Ben de dün TÜİK veri tabanından geçen yılki hububat ithalatımıza ilişkin verilere baktım. Biz hububat ithalatında neredeyse tümüyle Rusya ve Ukrayna’ya bağımlı hale gelmişiz. Türkiye geçen yıl toplam 3.8 milyar dolarlık hububat ithal etmiş. Bu ithalatın yüzde 58’i Rusya’dan, yüzde 22’si Ukrayna’dan yapılmış. İki ülkenin payı tam yüzde 80.
Şimdi iki olumsuz gerçekle karşı karşıyayız.
Birincisi; başta hububat olmak üzere tüm gıda maddelerinin fiyatı daha da artacak.
İkincisi; bu iki ülkeden geçen yıllardaki kadar ithalat yapamama ve ithalatı daha uzak ülkelerden gerçekleştirme durumumuz ortaya çıkabilir.
Dolayısıyla bir yandan ithalatı pahalı hale getiren döviz kuru artışı, diğer yandan alacağımız gıda maddelerinin fiyatındaki artış, doğal olarak iç piyasa fiyatlarına yansıyacak.
Döviz artışını dizginleme uğruna icat ettiğimiz kur korumalı mevduat hesabında tüm umut, vade döneminde kurun çok artmamasıydı. Böylece Hazine artı bir yük altına girmeyecekti.
Ne oldu? Sisteme başlangıç günlerinde girenler şu anki tabloya göre yüzde 20 dolayında bir kur artışı dolayısıyla üç ay için öngörülen yüzde 4.25 faizin üstüne 15 puanı aşkın fark alacak.
Peki bu fark kimin cebinden çıkacak?
Hazine’nin... Yani aslında kur korumalı mevduatı ya da hiç mevduatı olmayanların cebinden.
Peki Hazine bu parayı bulmak için ne yapacak; ne yapacak ya yeni vergi ya diğer hizmetlerden kesinti!
Toparlayalım...
Döviz artıyor ve petrolde, doğalgazda, tarım ürünlerinde fiyatlar sabit kalsa bile bizim ithalatımız pahalanacak.
Kaldı ki söz konusu ürünlerde de fiyat artışı var.
Bu artışlar, zaten uzun süredir çok yüksek seyreden ve ocak sonunda yüzde 94’e dayanan üretici fiyatlarına yansıyacak.

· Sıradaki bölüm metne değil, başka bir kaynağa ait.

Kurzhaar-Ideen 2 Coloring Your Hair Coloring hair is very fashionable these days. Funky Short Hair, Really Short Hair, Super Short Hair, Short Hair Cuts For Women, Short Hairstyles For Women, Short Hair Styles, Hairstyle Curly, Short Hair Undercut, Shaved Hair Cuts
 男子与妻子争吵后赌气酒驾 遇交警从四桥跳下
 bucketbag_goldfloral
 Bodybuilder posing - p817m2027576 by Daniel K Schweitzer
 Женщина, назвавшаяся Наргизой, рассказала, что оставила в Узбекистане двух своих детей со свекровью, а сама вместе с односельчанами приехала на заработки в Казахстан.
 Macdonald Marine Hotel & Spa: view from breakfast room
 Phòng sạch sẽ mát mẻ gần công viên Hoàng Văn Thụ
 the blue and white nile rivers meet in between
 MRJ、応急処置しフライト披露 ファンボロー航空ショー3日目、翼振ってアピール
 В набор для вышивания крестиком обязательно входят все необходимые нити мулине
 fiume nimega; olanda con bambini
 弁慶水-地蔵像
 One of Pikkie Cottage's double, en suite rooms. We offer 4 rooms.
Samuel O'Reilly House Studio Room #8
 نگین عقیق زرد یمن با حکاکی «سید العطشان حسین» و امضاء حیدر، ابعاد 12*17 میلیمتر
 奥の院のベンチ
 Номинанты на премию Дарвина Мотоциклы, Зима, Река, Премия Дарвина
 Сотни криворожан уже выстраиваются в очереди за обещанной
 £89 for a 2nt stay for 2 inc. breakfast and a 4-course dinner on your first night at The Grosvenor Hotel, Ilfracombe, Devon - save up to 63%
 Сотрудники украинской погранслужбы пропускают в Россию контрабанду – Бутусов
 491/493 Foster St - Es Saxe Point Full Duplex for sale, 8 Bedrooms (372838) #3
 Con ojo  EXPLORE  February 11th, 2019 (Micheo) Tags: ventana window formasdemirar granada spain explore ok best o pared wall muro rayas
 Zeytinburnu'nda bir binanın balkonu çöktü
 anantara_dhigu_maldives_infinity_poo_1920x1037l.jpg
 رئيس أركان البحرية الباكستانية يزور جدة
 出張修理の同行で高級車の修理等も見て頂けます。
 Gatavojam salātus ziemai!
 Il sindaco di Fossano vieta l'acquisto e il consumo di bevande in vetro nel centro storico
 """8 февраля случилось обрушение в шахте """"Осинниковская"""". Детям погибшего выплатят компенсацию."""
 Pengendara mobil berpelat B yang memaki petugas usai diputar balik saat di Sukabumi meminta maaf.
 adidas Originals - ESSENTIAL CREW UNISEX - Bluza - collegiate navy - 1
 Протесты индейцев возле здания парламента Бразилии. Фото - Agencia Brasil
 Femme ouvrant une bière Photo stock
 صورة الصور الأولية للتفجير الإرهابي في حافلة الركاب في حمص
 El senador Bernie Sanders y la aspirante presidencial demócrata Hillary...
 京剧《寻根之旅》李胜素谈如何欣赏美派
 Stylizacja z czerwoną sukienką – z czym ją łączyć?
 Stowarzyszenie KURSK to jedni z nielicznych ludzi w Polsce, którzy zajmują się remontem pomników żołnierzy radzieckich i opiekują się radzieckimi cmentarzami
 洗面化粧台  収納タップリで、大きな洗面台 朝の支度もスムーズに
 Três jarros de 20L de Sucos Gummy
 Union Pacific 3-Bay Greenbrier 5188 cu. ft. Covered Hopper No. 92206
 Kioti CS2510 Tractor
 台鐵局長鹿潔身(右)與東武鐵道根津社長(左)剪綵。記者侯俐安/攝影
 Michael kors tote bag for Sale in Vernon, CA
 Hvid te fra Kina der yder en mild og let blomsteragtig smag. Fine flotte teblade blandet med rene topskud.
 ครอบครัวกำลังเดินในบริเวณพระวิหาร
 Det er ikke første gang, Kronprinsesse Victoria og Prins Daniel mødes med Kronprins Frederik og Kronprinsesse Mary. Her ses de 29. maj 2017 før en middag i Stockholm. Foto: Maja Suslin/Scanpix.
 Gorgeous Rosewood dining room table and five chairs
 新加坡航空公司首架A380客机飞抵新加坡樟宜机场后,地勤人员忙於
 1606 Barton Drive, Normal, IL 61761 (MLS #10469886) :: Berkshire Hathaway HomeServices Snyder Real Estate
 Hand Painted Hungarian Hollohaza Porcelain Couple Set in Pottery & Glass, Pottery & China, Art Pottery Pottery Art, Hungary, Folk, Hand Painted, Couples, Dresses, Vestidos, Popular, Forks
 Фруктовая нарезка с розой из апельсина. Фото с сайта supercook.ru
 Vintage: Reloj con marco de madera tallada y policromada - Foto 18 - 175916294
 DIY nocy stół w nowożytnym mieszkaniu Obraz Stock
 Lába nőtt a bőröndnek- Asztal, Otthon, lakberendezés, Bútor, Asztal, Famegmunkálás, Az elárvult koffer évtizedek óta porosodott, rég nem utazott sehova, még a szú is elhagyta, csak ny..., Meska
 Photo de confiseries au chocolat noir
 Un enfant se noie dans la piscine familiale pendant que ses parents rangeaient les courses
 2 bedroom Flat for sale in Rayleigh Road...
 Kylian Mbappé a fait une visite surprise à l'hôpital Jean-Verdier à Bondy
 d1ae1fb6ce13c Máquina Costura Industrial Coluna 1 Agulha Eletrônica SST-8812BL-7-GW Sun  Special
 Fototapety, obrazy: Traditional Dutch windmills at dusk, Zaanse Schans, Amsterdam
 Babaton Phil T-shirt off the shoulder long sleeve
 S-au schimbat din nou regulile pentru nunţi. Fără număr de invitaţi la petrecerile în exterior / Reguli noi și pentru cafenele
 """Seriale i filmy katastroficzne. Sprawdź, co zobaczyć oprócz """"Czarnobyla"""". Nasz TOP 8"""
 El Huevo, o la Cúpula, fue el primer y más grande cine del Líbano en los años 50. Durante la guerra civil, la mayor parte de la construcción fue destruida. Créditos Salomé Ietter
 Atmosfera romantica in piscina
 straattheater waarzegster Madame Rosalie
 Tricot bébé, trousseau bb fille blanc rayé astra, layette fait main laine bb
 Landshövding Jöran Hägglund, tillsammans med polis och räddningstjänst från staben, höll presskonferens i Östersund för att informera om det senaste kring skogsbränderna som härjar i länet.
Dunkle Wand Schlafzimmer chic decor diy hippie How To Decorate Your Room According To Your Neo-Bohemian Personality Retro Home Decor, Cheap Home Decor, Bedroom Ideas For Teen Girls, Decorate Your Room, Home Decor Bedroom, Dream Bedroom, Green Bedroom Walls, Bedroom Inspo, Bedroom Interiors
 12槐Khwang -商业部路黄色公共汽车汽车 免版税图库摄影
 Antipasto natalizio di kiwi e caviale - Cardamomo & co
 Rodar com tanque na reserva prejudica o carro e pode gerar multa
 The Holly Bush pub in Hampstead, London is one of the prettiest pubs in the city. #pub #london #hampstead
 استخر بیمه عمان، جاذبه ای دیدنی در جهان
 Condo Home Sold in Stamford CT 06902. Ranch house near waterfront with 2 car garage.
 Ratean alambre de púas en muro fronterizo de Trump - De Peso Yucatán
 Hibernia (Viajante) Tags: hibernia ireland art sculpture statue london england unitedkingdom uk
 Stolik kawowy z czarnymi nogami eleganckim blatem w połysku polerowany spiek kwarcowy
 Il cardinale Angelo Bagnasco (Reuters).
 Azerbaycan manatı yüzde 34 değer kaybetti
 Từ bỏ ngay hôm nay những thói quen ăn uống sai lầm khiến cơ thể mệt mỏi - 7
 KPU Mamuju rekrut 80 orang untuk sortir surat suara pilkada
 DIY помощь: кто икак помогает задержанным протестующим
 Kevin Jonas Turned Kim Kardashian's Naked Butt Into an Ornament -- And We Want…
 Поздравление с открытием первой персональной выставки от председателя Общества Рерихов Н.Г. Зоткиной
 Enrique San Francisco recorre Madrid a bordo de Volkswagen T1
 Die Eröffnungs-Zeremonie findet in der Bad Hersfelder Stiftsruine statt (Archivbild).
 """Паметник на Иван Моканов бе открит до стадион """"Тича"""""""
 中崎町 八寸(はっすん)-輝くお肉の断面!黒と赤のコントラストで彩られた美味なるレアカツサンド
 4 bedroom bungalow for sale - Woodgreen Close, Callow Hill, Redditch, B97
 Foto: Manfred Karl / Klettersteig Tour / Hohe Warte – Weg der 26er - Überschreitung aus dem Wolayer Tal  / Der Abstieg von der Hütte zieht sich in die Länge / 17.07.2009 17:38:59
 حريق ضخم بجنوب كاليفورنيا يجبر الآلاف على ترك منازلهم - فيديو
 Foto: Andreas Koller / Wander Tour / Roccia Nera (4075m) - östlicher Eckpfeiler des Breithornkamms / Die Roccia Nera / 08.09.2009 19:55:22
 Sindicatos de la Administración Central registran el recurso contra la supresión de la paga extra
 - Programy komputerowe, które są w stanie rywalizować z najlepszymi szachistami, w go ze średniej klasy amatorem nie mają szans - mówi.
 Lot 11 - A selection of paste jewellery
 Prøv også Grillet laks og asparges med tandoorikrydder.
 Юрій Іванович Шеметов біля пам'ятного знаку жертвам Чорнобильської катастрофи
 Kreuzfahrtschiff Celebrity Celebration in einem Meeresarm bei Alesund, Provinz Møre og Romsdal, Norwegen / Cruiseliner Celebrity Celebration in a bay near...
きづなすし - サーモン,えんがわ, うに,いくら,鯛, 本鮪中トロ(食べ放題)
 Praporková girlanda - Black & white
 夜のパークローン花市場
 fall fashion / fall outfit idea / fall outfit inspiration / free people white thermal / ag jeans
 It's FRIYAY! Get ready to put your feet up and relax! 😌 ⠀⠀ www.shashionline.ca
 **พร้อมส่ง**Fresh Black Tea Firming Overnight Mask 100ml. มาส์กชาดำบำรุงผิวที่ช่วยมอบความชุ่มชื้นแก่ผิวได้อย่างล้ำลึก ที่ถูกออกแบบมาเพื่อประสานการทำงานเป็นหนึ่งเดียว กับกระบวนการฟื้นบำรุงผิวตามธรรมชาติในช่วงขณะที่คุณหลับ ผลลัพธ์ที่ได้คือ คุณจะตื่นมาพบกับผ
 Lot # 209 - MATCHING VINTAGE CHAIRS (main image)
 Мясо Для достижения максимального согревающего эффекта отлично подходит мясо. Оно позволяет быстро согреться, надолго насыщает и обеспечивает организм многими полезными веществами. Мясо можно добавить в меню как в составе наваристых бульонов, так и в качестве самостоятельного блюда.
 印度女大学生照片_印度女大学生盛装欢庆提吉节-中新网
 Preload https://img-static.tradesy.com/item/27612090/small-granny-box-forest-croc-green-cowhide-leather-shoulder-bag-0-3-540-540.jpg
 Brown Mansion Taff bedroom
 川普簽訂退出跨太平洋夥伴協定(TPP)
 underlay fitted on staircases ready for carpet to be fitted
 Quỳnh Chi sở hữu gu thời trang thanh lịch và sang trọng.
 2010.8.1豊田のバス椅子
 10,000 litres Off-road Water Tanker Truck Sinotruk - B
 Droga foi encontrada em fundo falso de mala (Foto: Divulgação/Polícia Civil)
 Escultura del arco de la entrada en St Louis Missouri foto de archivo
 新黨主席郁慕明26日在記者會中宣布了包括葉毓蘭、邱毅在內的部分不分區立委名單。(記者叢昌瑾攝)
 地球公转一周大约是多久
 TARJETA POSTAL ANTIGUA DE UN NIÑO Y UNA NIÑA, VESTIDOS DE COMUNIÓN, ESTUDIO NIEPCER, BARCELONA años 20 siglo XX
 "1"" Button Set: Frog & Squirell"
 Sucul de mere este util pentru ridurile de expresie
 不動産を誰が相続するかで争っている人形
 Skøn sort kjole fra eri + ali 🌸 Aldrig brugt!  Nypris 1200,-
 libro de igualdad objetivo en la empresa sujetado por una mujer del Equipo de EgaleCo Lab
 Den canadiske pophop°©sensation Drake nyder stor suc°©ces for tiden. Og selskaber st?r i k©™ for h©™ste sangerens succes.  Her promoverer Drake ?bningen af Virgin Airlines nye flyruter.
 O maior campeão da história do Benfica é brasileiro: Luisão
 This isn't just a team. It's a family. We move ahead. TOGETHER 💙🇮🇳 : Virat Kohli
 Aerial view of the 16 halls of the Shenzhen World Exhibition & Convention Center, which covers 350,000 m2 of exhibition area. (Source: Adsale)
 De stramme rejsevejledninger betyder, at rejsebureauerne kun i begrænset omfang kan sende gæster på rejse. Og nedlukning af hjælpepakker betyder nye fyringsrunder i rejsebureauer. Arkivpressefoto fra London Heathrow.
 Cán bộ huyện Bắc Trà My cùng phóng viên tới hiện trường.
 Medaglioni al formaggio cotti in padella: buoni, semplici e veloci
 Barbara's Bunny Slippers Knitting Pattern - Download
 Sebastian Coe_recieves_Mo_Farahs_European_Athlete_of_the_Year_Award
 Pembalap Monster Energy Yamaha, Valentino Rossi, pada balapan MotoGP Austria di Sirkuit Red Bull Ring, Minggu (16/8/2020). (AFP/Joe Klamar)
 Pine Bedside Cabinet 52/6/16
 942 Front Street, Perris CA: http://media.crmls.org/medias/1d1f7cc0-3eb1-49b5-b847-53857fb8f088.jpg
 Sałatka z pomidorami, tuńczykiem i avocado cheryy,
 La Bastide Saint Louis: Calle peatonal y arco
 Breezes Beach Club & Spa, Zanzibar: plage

Türkiye üretimini daha pahalı yapar hale gelecek.
Bazı kalemlerde tüketiciye doğrudan yansıma yaşanacak.
Başta akaryakıt... Bu zamdan dolayı da ister istemez tüm mal ve hizmet fiyatları artacak.
Şubat ayı için TÜFE artışını artı-eksi yarım puanlık marj içinde yüzde 5 olarak tahmin ettiğimi dün yazmıştım. Girişte de belirttiğim gibi savaş bu oranı artık pek etkilemeyecek. Biz savaşın fiyatlar üstündeki etkisini mart ayından itibaren göreceğiz.
Özellikle turizmde sorun büyür ve sezon çok kötü geçerse, bundan kaynaklanmak üzere dövizde sıkıntı yaşanır ve kur artışı sürerse, yaz aylarında gerçekleşmesini umduğumuz fiyat iyileşmesini de göremeyiz.
Ve zaten planlandığını düşündüğüm adım daha erken atılır; Türkiye yüklü bir faiz artışıyla durumu dengelemeye çalışır. Ama bu adım geciktikçe işe yarama olasılığı da azalıyor.